Only 10% of the Americans surveyed by the company said they’d be willing to try an animal protein that was cultivated in a factory, compared with the 60% who indicated they’d pass. Two-thirds of the no-goers declared they definitely wouldn’t try even a bite, with the rest attesting it’s merely unlikely.

The researchers also posed the hypothetical situation of two indistinguishable meat servings being presented as options. The cuts tasted and cost the same, but one was labeled as farm-grown and the other as lab-cultivated. Half the respondents said they’d opt for the meat produced in conventional fashion, while only 13% voiced a preference for the factory-made protein. A higher percentage—14%—said they’d forgo both.

That finding suggests consumers’ aversion to lab-grown meat is based on the production process rather than the attributes of the meat, such as its color or flavor. They’re also unswayed by meat being grown in a manner that’s less taxing on the environment.

The findings indicate that the pubic is put off by the notion of meat being cultivated in science-fiction fashion by technicians and scientists.  

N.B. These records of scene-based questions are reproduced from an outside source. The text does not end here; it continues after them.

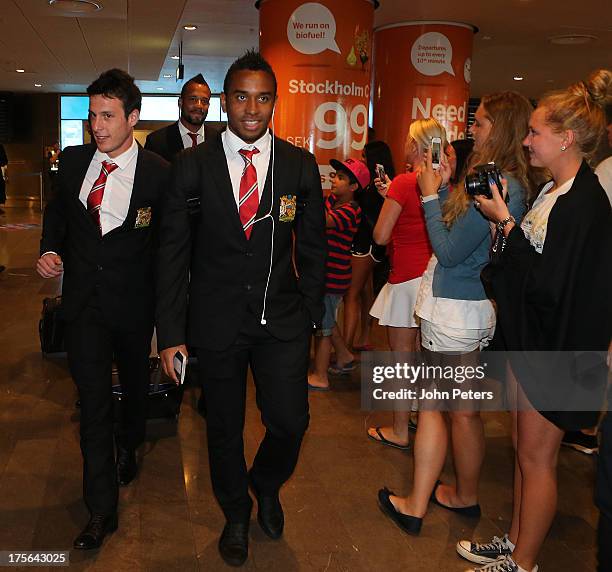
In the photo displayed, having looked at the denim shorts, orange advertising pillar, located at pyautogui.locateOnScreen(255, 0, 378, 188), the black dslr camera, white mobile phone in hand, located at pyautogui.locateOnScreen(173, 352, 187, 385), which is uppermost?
orange advertising pillar, located at pyautogui.locateOnScreen(255, 0, 378, 188)

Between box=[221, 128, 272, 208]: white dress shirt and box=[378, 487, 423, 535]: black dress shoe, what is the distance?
1.46 m

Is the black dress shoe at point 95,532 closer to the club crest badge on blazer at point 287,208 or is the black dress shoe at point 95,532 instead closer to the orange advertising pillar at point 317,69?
the club crest badge on blazer at point 287,208

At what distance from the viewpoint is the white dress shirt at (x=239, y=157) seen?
103 inches

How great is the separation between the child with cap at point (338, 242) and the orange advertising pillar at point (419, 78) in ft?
15.1

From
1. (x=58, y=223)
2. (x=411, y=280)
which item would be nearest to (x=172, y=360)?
(x=58, y=223)

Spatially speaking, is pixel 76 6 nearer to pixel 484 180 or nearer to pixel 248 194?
pixel 248 194

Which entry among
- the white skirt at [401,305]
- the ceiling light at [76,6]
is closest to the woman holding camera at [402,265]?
the white skirt at [401,305]

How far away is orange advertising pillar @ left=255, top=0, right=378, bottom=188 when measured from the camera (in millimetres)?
7105

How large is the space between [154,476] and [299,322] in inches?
51.4

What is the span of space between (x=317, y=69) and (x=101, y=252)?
15.6 ft

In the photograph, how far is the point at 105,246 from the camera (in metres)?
2.89

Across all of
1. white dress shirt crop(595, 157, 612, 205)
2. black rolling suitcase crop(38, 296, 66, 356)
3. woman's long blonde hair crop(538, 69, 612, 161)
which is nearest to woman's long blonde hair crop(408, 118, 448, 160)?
white dress shirt crop(595, 157, 612, 205)

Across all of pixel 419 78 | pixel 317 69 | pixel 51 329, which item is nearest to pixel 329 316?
pixel 51 329

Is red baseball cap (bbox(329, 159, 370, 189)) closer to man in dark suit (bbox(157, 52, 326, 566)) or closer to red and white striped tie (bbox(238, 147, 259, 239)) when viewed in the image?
man in dark suit (bbox(157, 52, 326, 566))
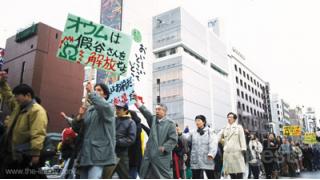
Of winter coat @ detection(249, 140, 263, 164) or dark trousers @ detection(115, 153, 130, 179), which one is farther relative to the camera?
winter coat @ detection(249, 140, 263, 164)

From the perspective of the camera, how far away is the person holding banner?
12.2ft

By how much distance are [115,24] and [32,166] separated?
34.6 meters

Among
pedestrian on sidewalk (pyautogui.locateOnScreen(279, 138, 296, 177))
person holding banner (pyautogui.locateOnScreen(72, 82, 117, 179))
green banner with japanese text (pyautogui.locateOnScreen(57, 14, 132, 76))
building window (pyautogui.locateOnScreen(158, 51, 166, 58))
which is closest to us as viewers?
person holding banner (pyautogui.locateOnScreen(72, 82, 117, 179))

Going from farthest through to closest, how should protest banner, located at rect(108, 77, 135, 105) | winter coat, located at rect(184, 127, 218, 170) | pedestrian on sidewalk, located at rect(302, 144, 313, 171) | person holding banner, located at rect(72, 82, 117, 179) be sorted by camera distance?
1. pedestrian on sidewalk, located at rect(302, 144, 313, 171)
2. protest banner, located at rect(108, 77, 135, 105)
3. winter coat, located at rect(184, 127, 218, 170)
4. person holding banner, located at rect(72, 82, 117, 179)

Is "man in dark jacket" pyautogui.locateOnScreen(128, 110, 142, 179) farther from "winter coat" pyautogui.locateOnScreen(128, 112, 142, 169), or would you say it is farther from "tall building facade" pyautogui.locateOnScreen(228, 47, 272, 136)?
"tall building facade" pyautogui.locateOnScreen(228, 47, 272, 136)

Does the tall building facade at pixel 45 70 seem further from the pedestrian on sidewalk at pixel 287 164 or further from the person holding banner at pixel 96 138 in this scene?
the person holding banner at pixel 96 138

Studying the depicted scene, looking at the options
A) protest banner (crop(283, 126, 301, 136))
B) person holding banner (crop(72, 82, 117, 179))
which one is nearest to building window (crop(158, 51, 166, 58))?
protest banner (crop(283, 126, 301, 136))

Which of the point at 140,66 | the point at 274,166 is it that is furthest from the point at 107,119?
the point at 274,166

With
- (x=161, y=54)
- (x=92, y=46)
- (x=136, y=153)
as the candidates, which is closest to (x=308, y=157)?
(x=136, y=153)

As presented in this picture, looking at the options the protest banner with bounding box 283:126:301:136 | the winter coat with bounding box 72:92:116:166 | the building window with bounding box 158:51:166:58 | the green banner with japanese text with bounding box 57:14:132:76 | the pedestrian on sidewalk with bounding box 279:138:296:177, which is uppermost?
the building window with bounding box 158:51:166:58

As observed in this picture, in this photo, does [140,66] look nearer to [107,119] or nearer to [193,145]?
[193,145]

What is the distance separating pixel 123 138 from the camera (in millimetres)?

The ick factor is so strong that 31% of the research participants said they’d favor banning lab meat outright, as opposed to 36% who said they’d oppose a ban. The remaining third of the respondents indicated they need to reflect more on the issue.

States are already acting on the public’s aversion. In May, both Florida and Alabama enacted bans on the sale and consumption of lab meat, even though lab-cultivated proteins are still not available.

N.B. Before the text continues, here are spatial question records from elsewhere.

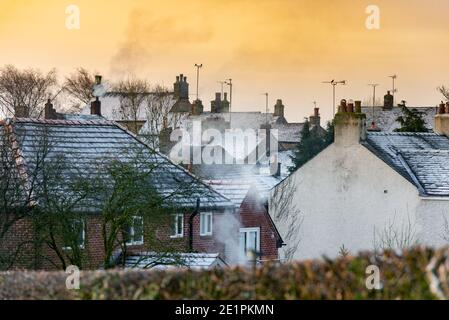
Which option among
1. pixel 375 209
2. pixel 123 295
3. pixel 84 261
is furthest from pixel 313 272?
pixel 375 209

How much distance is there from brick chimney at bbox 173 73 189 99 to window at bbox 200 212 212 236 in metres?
63.1

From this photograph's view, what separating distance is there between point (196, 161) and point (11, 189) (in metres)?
48.2

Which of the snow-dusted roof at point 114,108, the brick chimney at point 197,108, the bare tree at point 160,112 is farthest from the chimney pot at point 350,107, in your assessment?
the snow-dusted roof at point 114,108

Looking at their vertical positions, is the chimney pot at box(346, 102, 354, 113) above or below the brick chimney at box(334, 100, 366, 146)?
above

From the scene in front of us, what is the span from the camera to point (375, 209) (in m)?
47.7

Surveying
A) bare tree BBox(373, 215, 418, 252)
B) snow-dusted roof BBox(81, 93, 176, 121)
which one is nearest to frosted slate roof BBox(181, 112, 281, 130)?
snow-dusted roof BBox(81, 93, 176, 121)

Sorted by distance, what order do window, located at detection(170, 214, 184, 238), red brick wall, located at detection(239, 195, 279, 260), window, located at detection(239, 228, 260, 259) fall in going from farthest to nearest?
red brick wall, located at detection(239, 195, 279, 260) → window, located at detection(239, 228, 260, 259) → window, located at detection(170, 214, 184, 238)

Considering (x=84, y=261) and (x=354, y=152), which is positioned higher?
(x=354, y=152)

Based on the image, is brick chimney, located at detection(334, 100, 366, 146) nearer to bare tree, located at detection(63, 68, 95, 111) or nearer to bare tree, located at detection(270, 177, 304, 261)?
bare tree, located at detection(270, 177, 304, 261)

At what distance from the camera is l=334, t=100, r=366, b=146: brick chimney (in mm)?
47969

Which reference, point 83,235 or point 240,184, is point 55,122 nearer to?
point 240,184

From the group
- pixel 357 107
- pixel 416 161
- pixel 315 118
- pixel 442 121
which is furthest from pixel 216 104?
pixel 416 161
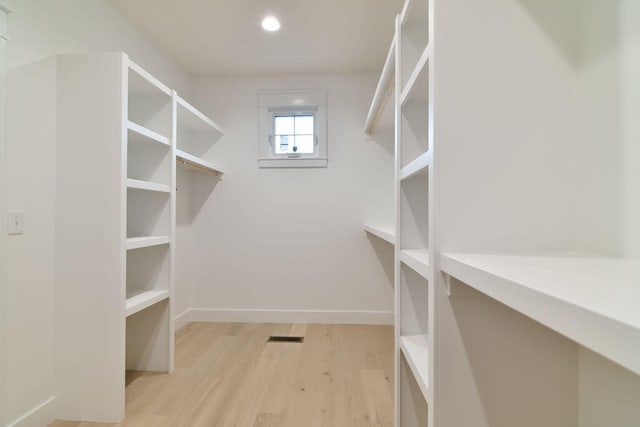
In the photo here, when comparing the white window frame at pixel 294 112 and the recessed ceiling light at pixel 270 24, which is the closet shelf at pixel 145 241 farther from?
the recessed ceiling light at pixel 270 24

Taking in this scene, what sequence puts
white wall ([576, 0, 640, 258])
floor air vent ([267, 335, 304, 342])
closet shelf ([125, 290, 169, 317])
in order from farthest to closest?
floor air vent ([267, 335, 304, 342]) → closet shelf ([125, 290, 169, 317]) → white wall ([576, 0, 640, 258])

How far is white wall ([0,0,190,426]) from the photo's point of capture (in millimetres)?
1479

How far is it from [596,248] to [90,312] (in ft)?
6.86

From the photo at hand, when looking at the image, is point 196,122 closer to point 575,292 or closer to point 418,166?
point 418,166

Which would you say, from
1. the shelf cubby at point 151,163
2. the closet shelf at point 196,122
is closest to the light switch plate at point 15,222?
the shelf cubby at point 151,163

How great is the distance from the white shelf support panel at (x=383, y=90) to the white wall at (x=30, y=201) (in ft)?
5.68

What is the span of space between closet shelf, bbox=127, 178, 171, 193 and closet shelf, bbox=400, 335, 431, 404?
1602 mm


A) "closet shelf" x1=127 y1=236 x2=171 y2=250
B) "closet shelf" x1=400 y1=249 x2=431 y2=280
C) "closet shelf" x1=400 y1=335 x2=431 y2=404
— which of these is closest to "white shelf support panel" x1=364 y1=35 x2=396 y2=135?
"closet shelf" x1=400 y1=249 x2=431 y2=280

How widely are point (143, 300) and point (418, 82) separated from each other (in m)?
1.87

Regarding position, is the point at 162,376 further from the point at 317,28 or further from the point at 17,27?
the point at 317,28

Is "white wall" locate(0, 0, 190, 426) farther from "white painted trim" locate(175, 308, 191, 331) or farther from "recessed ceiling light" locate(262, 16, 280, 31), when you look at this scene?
"white painted trim" locate(175, 308, 191, 331)

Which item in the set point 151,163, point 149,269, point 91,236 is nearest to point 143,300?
point 149,269

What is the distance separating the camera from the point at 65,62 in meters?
1.69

The U.S. Food and Drug Administration gave three producers of lab-cultivated chicken a go-ahead last year to sell the protein within the U.S., but all three lack the ability to generate the meat at a commercially viable scale. Until they can produce in volume, availability and price will remain roadblocks.

The only places where the meat has been served is in the restaurants of renowned chefs José Andrés and Dominique Crenn, and then only for publicity reasons.

The cultivation of beef or pork in a lab is still stymied by technology challenges.

Advocates of cultivated meat contend that the production process is far better for the environment than farming chickens or cattle, since less carbon is produced as byproduct. They also assert that the risk of contamination is lower because the production setting is so carefully controlled.